White restaurant manager charged with enslaving black cook

A frying pan

A frying pan

A white restaurant manager in SC has been charged with enslaving a black buffet cook for at least five years, according to a federal indictment unsealed this week.

Edwards used abuse and threats to force 39-year-old John Christopher Smith to work as a J&J Cafeteria cook from 2009 until 2014, authorities said.

Public word of Smith's alleged ordeal emerged in 2015 after his attorneys in Charleston filed a federal lawsuit against Edwards, the business and its owner, Ernest J. Edwards, the suspect's brother.

Smith has been diagnosed with delayed cognitive development that results in intellectual functioning significantly below average.

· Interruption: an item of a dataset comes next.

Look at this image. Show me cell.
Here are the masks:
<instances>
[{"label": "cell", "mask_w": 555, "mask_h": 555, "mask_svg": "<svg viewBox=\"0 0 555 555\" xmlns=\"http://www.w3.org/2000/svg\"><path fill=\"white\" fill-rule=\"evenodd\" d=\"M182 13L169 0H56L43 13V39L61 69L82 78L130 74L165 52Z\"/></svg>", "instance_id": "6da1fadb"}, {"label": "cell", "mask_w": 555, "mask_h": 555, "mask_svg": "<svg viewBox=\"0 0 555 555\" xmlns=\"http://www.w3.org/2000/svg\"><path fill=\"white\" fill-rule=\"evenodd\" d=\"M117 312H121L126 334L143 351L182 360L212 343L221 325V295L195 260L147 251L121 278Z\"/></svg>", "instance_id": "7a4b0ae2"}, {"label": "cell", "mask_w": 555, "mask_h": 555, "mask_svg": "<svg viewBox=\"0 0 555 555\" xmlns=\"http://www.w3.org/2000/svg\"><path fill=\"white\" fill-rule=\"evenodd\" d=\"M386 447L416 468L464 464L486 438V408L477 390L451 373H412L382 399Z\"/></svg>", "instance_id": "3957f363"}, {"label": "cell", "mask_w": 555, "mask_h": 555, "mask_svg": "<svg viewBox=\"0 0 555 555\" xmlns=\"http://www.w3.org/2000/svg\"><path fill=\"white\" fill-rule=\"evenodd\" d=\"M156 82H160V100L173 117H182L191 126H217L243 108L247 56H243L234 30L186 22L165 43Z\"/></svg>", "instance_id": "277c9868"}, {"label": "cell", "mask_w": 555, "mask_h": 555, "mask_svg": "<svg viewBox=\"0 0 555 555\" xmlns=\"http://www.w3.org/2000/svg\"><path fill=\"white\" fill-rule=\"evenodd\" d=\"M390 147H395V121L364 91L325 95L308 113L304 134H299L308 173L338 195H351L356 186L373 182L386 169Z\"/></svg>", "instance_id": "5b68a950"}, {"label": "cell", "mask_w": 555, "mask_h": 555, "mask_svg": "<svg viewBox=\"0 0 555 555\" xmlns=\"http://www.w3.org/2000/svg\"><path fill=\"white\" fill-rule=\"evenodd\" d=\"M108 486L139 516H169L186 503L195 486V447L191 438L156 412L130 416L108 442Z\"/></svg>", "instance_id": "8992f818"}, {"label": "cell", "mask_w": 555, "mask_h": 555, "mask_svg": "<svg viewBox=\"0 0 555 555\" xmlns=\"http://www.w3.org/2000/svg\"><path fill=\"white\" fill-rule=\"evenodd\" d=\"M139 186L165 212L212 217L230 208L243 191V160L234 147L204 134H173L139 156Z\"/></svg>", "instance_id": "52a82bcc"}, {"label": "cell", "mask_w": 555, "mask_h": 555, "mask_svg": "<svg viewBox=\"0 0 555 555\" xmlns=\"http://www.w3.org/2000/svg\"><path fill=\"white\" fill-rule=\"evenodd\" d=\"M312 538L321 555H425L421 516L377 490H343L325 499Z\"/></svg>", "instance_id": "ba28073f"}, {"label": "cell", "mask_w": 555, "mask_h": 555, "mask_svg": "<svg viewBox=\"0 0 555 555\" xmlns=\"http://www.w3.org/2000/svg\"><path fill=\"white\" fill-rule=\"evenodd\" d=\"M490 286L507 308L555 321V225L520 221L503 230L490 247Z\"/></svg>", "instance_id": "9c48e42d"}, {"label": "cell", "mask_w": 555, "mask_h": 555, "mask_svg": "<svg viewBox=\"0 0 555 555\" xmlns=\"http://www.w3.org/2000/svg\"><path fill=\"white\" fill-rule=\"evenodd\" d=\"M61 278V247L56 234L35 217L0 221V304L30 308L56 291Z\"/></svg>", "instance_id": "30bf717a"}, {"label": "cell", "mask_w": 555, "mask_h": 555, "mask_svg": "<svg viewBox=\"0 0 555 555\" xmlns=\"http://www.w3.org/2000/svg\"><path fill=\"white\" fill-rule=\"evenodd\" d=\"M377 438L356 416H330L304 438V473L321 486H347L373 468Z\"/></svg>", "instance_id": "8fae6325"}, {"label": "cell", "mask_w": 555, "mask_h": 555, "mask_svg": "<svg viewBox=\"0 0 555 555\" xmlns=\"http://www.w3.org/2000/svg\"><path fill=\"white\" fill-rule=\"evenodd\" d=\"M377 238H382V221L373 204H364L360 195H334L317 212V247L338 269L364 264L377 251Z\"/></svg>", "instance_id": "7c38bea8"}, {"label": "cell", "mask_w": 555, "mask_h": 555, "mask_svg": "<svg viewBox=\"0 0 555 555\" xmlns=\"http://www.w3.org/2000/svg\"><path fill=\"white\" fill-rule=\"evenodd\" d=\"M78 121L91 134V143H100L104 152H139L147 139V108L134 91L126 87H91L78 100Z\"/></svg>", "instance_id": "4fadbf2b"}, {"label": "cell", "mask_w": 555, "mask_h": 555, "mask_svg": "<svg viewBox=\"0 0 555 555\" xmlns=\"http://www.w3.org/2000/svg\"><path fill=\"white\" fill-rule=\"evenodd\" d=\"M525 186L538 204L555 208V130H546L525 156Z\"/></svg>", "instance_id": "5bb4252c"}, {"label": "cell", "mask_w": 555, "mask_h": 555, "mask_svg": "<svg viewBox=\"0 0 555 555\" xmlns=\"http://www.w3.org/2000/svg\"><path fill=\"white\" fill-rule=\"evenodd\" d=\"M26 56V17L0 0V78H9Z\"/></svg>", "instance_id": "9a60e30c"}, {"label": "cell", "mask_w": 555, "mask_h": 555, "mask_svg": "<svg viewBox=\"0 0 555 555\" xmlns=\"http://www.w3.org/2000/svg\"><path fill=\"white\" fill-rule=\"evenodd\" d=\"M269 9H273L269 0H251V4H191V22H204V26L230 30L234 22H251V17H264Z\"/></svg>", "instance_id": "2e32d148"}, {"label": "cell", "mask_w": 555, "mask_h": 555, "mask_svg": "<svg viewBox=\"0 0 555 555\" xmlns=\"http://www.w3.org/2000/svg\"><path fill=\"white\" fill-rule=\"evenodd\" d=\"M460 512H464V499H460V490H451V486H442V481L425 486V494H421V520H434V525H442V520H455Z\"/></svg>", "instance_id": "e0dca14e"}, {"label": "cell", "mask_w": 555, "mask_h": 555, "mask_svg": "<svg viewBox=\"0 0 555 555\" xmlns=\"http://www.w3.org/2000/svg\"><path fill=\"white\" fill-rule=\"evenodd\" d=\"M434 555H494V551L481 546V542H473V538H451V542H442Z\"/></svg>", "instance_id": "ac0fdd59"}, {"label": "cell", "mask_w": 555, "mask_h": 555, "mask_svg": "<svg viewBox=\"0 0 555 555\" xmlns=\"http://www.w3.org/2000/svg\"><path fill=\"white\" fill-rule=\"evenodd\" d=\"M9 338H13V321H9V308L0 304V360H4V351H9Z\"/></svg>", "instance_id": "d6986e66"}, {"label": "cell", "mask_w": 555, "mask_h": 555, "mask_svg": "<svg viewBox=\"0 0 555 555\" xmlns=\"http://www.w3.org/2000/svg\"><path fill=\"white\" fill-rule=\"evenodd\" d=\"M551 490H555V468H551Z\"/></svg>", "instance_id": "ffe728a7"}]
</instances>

Saying some witnessed the alleged abuse, the lawsuit notes that Edwards went after Smith with a belt buckle for being too slow to replenish food items on the buffet line. "Customers that were going in there would hear stuff and they didn't know what was going on, and they would ask the waitresses, and the waitresses were so scared of Bobby they wouldn't tell them then what it was", Caines told local station WMBF in 2015.

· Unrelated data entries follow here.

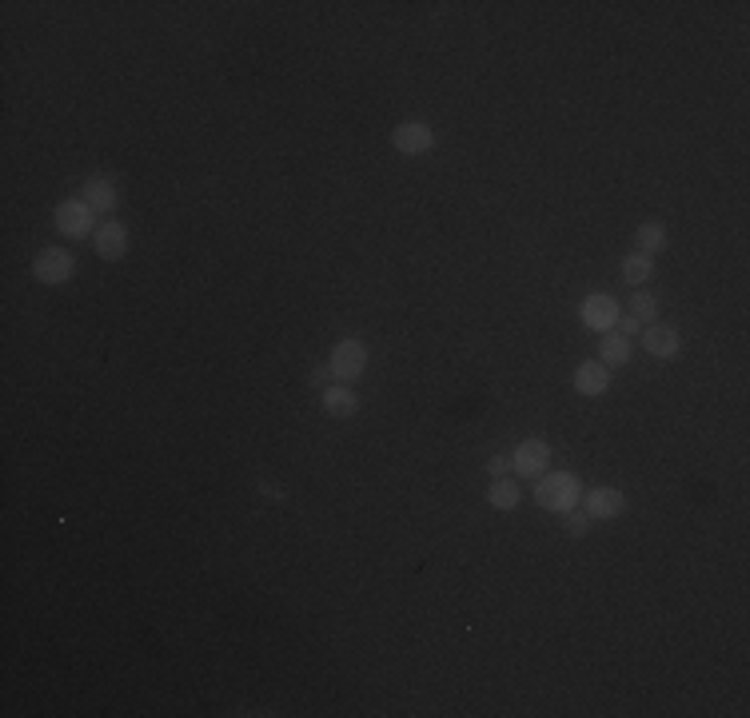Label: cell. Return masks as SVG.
<instances>
[{
	"label": "cell",
	"instance_id": "cell-16",
	"mask_svg": "<svg viewBox=\"0 0 750 718\" xmlns=\"http://www.w3.org/2000/svg\"><path fill=\"white\" fill-rule=\"evenodd\" d=\"M623 280H627L631 288H647V284L655 280V256H647V252H627V256H623Z\"/></svg>",
	"mask_w": 750,
	"mask_h": 718
},
{
	"label": "cell",
	"instance_id": "cell-4",
	"mask_svg": "<svg viewBox=\"0 0 750 718\" xmlns=\"http://www.w3.org/2000/svg\"><path fill=\"white\" fill-rule=\"evenodd\" d=\"M619 316H623V308L607 292H587L583 304H579V324L587 332H595V336H607L611 328H619Z\"/></svg>",
	"mask_w": 750,
	"mask_h": 718
},
{
	"label": "cell",
	"instance_id": "cell-10",
	"mask_svg": "<svg viewBox=\"0 0 750 718\" xmlns=\"http://www.w3.org/2000/svg\"><path fill=\"white\" fill-rule=\"evenodd\" d=\"M571 383H575V391H579L583 399H603V395L611 391V367H607L603 359H583V363L575 367Z\"/></svg>",
	"mask_w": 750,
	"mask_h": 718
},
{
	"label": "cell",
	"instance_id": "cell-19",
	"mask_svg": "<svg viewBox=\"0 0 750 718\" xmlns=\"http://www.w3.org/2000/svg\"><path fill=\"white\" fill-rule=\"evenodd\" d=\"M591 527H595V519H591L587 511H579V507H571V511L563 515V531H567V539H587Z\"/></svg>",
	"mask_w": 750,
	"mask_h": 718
},
{
	"label": "cell",
	"instance_id": "cell-15",
	"mask_svg": "<svg viewBox=\"0 0 750 718\" xmlns=\"http://www.w3.org/2000/svg\"><path fill=\"white\" fill-rule=\"evenodd\" d=\"M635 244H639V252H647V256L667 252V244H671L667 224H663V220H643V224L635 228Z\"/></svg>",
	"mask_w": 750,
	"mask_h": 718
},
{
	"label": "cell",
	"instance_id": "cell-7",
	"mask_svg": "<svg viewBox=\"0 0 750 718\" xmlns=\"http://www.w3.org/2000/svg\"><path fill=\"white\" fill-rule=\"evenodd\" d=\"M547 467H551V443H547V439L527 435V439L515 443V451H511V471H515L519 479H539Z\"/></svg>",
	"mask_w": 750,
	"mask_h": 718
},
{
	"label": "cell",
	"instance_id": "cell-17",
	"mask_svg": "<svg viewBox=\"0 0 750 718\" xmlns=\"http://www.w3.org/2000/svg\"><path fill=\"white\" fill-rule=\"evenodd\" d=\"M487 503L495 507V511H515L519 503H523V487L515 483V479H491V487H487Z\"/></svg>",
	"mask_w": 750,
	"mask_h": 718
},
{
	"label": "cell",
	"instance_id": "cell-22",
	"mask_svg": "<svg viewBox=\"0 0 750 718\" xmlns=\"http://www.w3.org/2000/svg\"><path fill=\"white\" fill-rule=\"evenodd\" d=\"M256 491H260L268 503H284V499H288V491H284L280 483H272V479H260V483H256Z\"/></svg>",
	"mask_w": 750,
	"mask_h": 718
},
{
	"label": "cell",
	"instance_id": "cell-20",
	"mask_svg": "<svg viewBox=\"0 0 750 718\" xmlns=\"http://www.w3.org/2000/svg\"><path fill=\"white\" fill-rule=\"evenodd\" d=\"M507 471H511V451H495V455L487 459V475H491V479H503Z\"/></svg>",
	"mask_w": 750,
	"mask_h": 718
},
{
	"label": "cell",
	"instance_id": "cell-8",
	"mask_svg": "<svg viewBox=\"0 0 750 718\" xmlns=\"http://www.w3.org/2000/svg\"><path fill=\"white\" fill-rule=\"evenodd\" d=\"M80 200H84L96 216H112L116 204H120V184H116V176H108V172L88 176V180L80 184Z\"/></svg>",
	"mask_w": 750,
	"mask_h": 718
},
{
	"label": "cell",
	"instance_id": "cell-14",
	"mask_svg": "<svg viewBox=\"0 0 750 718\" xmlns=\"http://www.w3.org/2000/svg\"><path fill=\"white\" fill-rule=\"evenodd\" d=\"M631 356H635V340H631V336H623L619 328H611V332L599 340V356H595V359H603L607 367H627V363H631Z\"/></svg>",
	"mask_w": 750,
	"mask_h": 718
},
{
	"label": "cell",
	"instance_id": "cell-21",
	"mask_svg": "<svg viewBox=\"0 0 750 718\" xmlns=\"http://www.w3.org/2000/svg\"><path fill=\"white\" fill-rule=\"evenodd\" d=\"M336 379H332V367L324 363V367H312L308 371V387H316V391H324V387H332Z\"/></svg>",
	"mask_w": 750,
	"mask_h": 718
},
{
	"label": "cell",
	"instance_id": "cell-11",
	"mask_svg": "<svg viewBox=\"0 0 750 718\" xmlns=\"http://www.w3.org/2000/svg\"><path fill=\"white\" fill-rule=\"evenodd\" d=\"M92 252H96L104 264H120V260L128 256V228H124L120 220L100 224L96 236H92Z\"/></svg>",
	"mask_w": 750,
	"mask_h": 718
},
{
	"label": "cell",
	"instance_id": "cell-12",
	"mask_svg": "<svg viewBox=\"0 0 750 718\" xmlns=\"http://www.w3.org/2000/svg\"><path fill=\"white\" fill-rule=\"evenodd\" d=\"M643 352L651 359H663V363H671V359L679 356V348H683V336L671 328V324H647L643 328Z\"/></svg>",
	"mask_w": 750,
	"mask_h": 718
},
{
	"label": "cell",
	"instance_id": "cell-9",
	"mask_svg": "<svg viewBox=\"0 0 750 718\" xmlns=\"http://www.w3.org/2000/svg\"><path fill=\"white\" fill-rule=\"evenodd\" d=\"M579 503H583V511L595 523H611V519H619L627 511V495L619 487H591V491H583Z\"/></svg>",
	"mask_w": 750,
	"mask_h": 718
},
{
	"label": "cell",
	"instance_id": "cell-2",
	"mask_svg": "<svg viewBox=\"0 0 750 718\" xmlns=\"http://www.w3.org/2000/svg\"><path fill=\"white\" fill-rule=\"evenodd\" d=\"M368 344L364 340H356V336H348V340H336L332 344V352H328V367H332V379L336 383H360L364 375H368Z\"/></svg>",
	"mask_w": 750,
	"mask_h": 718
},
{
	"label": "cell",
	"instance_id": "cell-5",
	"mask_svg": "<svg viewBox=\"0 0 750 718\" xmlns=\"http://www.w3.org/2000/svg\"><path fill=\"white\" fill-rule=\"evenodd\" d=\"M52 224H56V232H60L64 240H88V236H96V212H92L84 200H64V204H56Z\"/></svg>",
	"mask_w": 750,
	"mask_h": 718
},
{
	"label": "cell",
	"instance_id": "cell-3",
	"mask_svg": "<svg viewBox=\"0 0 750 718\" xmlns=\"http://www.w3.org/2000/svg\"><path fill=\"white\" fill-rule=\"evenodd\" d=\"M72 276H76V260H72L68 248L48 244V248H40V252L32 256V280L44 284V288H60V284H68Z\"/></svg>",
	"mask_w": 750,
	"mask_h": 718
},
{
	"label": "cell",
	"instance_id": "cell-13",
	"mask_svg": "<svg viewBox=\"0 0 750 718\" xmlns=\"http://www.w3.org/2000/svg\"><path fill=\"white\" fill-rule=\"evenodd\" d=\"M320 411L328 415V419H352L356 411H360V395L348 387V383H332V387H324L320 391Z\"/></svg>",
	"mask_w": 750,
	"mask_h": 718
},
{
	"label": "cell",
	"instance_id": "cell-6",
	"mask_svg": "<svg viewBox=\"0 0 750 718\" xmlns=\"http://www.w3.org/2000/svg\"><path fill=\"white\" fill-rule=\"evenodd\" d=\"M391 148L407 160L427 156V152H435V128L427 120H403L391 128Z\"/></svg>",
	"mask_w": 750,
	"mask_h": 718
},
{
	"label": "cell",
	"instance_id": "cell-1",
	"mask_svg": "<svg viewBox=\"0 0 750 718\" xmlns=\"http://www.w3.org/2000/svg\"><path fill=\"white\" fill-rule=\"evenodd\" d=\"M579 499H583V483L575 471H543L535 479V507L551 515H567L571 507H579Z\"/></svg>",
	"mask_w": 750,
	"mask_h": 718
},
{
	"label": "cell",
	"instance_id": "cell-18",
	"mask_svg": "<svg viewBox=\"0 0 750 718\" xmlns=\"http://www.w3.org/2000/svg\"><path fill=\"white\" fill-rule=\"evenodd\" d=\"M631 320H639L643 328L647 324H659V300L647 292V288H635V296H631V312H627Z\"/></svg>",
	"mask_w": 750,
	"mask_h": 718
}]
</instances>
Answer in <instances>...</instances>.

In one instance, Smith said, Edwards dipped a pair of tongs into hot frying grease and scalded the back of his neck.

And he got paid less than $3,000 yearly, they said.

The Post and Courier said that Smith was forced to live in a roach-infested apartment near the restaurant and at times was so exhausted from working that someone had to feed him.

Geneane Caines, Smith's advocate, eventually learned of the abuse and reported it to authorities in October 2014. He pleaded not guilty during a hearing Wednesday in Florence and was ordered to be held without bail. A message seeking comment from his attorney, Scott Bellamy, was not immediately returned early Thursday. The restaurant reported that Smith earned less than $1,000 per quarter, even though he was regularly working 18-hour days, according to the complaint. For his part, Smith said he wants to see Edwards punished for what he endured.

"I want him to go to prison", he said, "and I want to be there when he go".

"Our client is very appreciative of the efforts put forth by the USA government in its investigation", David Aylor, an attorney for Smith, told the Post and Courier Wednesday.

The U.S. Attorney's Office on Wednesday announced that Bobby Paul Edwards, 52, of Lakeside Drive, faces a charge of forced labor, a felony that carries up to 20 years in prison.